The UN Strategic Development Goals and the Paris Agreement provide the architecture to resolve many of these challenges. But to get there, we need to change the way we produce, operate and consume.
The work of the World Economic Forum is essential, with the summit providing the opportunity to debate, discuss and engage on these issues at the global political level.
While many of these skills are highly specialized and are concentrated in traditional green careers, such as environmental scientists, sustainability managers or wildlife biologists, we are also seeing a growing trend for green skills among professionals in roles that are not traditionally considered “green”.
For example, in the clothing industry, knowledge of sustainable fashion and pollution prevention is increasingly popular among salespeople, designers and stylists.

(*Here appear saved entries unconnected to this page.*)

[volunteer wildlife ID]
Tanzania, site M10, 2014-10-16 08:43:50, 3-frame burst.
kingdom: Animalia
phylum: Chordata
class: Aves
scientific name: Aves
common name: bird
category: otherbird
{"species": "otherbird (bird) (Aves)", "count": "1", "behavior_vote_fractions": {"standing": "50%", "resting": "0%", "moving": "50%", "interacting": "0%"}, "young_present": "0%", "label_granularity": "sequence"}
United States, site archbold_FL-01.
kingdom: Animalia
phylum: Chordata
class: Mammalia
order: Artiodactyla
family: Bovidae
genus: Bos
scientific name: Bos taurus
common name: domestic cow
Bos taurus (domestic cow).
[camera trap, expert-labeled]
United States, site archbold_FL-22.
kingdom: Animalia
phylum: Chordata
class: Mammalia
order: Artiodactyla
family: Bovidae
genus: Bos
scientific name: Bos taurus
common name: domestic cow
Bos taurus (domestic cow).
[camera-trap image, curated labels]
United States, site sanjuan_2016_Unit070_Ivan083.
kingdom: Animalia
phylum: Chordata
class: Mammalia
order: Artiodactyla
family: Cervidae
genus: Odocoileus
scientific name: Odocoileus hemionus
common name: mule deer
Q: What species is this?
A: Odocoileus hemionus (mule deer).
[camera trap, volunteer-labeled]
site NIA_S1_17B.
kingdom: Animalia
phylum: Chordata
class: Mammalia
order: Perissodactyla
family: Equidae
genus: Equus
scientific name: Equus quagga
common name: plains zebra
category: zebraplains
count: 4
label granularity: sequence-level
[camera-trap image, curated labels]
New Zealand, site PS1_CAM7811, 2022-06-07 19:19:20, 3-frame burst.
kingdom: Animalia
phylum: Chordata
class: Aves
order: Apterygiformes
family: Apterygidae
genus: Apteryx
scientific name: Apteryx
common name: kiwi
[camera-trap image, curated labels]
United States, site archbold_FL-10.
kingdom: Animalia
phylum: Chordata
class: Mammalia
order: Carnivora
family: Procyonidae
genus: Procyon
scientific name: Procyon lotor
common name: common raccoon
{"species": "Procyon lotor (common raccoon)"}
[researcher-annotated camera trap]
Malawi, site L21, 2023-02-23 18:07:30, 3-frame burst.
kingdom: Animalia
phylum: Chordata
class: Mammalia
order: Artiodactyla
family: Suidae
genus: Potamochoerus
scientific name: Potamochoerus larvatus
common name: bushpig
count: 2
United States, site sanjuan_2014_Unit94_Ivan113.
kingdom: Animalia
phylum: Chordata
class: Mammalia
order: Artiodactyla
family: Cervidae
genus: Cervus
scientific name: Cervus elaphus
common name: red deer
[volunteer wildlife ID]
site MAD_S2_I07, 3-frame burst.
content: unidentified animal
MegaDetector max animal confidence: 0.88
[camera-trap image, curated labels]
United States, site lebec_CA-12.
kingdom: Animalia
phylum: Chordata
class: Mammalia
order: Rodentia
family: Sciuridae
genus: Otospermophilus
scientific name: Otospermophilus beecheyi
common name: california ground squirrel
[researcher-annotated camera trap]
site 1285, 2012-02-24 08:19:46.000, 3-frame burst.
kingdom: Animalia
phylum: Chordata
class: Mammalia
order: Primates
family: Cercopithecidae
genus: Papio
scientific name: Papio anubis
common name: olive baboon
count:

And in the field of environmental finance, sustainable investing is increasingly reported by portfolio managers and investment analysts. Green skills are spreading in all types of roles.
Which industries are experiencing growth and demand for green skills?
There is no longer a single “green industry”. We see green jobs in a wide range of industries, from the obvious like renewables, to the unexpected like finance, fashion tech, and transportation.
Employers increasingly expect everyone in their workforce to actively think about how to do their jobs in a more sustainable way. And business leaders across all industries are setting ambitious goals to be carbon negative in the near future, with notable voices like Blackrock CEO Larry Fink calling on companies to make plans to be compatible with them. net zero targets by 2050.
While the development of green talent grows faster in sectors like energy and mining, green jobs and talent are actually more present in the sectors of health, agriculture, transport, construction and manufacturing.
What needs to be done to achieve a green economy?
Our analysis shows that it is essential to widen the openness through which we think about the skills and jobs that contribute to a clean and carbon-free economy. We need to include a range of jobs that are not traditionally seen as green – such as fashion designers or vehicle service technicians – because the way people do these jobs will have a major impact on achieving business goals. climate objectives by economies.
All industries must move forward together in this direction if we are to achieve a green economy.